R.- No creo que lo que un espectador tenga que hacer con una obra de arte (visual, musical, teatral o literaria o…) sea entenderla. Si entender es similar a resolver un acertijo del tipo “lo que el artista quiere decir es…” no me parece que sea la actitud adecuada. No es que la censure -todo espectador es libre de hacer lo que le venga en gana- pero sí creo que limita el placer que puede sentirse ante una obra.
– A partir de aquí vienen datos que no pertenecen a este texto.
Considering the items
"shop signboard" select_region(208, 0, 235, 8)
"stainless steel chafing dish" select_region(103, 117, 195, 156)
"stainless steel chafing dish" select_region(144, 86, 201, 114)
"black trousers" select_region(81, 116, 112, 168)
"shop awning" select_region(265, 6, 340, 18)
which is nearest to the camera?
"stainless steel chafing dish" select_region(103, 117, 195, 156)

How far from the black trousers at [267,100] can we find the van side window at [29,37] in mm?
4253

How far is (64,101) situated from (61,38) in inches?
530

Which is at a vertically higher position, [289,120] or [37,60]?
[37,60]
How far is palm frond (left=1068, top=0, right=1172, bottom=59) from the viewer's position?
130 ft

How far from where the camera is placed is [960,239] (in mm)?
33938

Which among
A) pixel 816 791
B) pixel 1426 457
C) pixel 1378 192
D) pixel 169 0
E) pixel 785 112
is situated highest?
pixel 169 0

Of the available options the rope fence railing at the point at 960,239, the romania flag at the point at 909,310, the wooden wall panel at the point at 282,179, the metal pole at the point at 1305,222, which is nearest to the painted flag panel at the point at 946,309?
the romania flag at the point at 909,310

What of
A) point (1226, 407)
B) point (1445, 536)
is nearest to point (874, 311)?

Esta debe conmover, inquietar, incomodar, apenar, alegrar, debe ser reconocida como familiar, como extraña, evocar recuerdos, incluso recuerdos de algo que no se ha vivido nunca, introducirnos en un mundo extraño, desconocido, e inquietante.

»Todo eso, creo, es lo opuesto a “entender”, que para mí significa, sobre todo, traer la obra hacia nuestra zona de confort, esa zona en la que nos sentimos seguros, en la que las cosas siguen una lógica tranquilizadora y normalizadora. Por eso no me gusta la palabra “entender” porque es lo contrario a lo que hay que hacer con una obra. Una obra puede producir indiferencia, aburrimiento, enojo, o arrebato (casi como si nos enamoráramos), pero no creo que pueda producir “entendimiento”. Mi comunicación con el público consiste en mostrar lo que me emociona y esperar, esperanzada, a que a ellos les emocione también, pero si no les emociona, no pasa nada tampoco.

P.- ¿A qué artistas mira?

R.- Eso va cambiando mucho y evolucionando, ahora mismo podría decir Lee Lozano, Ulises Carrión, Allan Kaprow, Chantal Ackerman, Esther Ferrer, Emilio Prini, y muchos otros. Los más persistentes (los que me han gustado muchísimo desde que era estudiante) pueden ser Allen Ruppersberg y Dan Graham. También hay muchos artistas de mi generación y de otras más jóvenes que me interesan muchísimo, pero mejor no los nombro, son demasiado cercanos.

P.- ¿Cuáles serán sus siguientes pasos?

R.- Tengo algunas exposiciones sobre el tema del amor, con títulos como RED LOVE en Tensta konsthall, en Suecia, que exploran la noción del amor como bien común, que nos pertenece a todos y que debe dejar de pertenecer a lo privado. Estoy trabajando también en la dirección artística de una ópera, un proyecto que me entusiasma.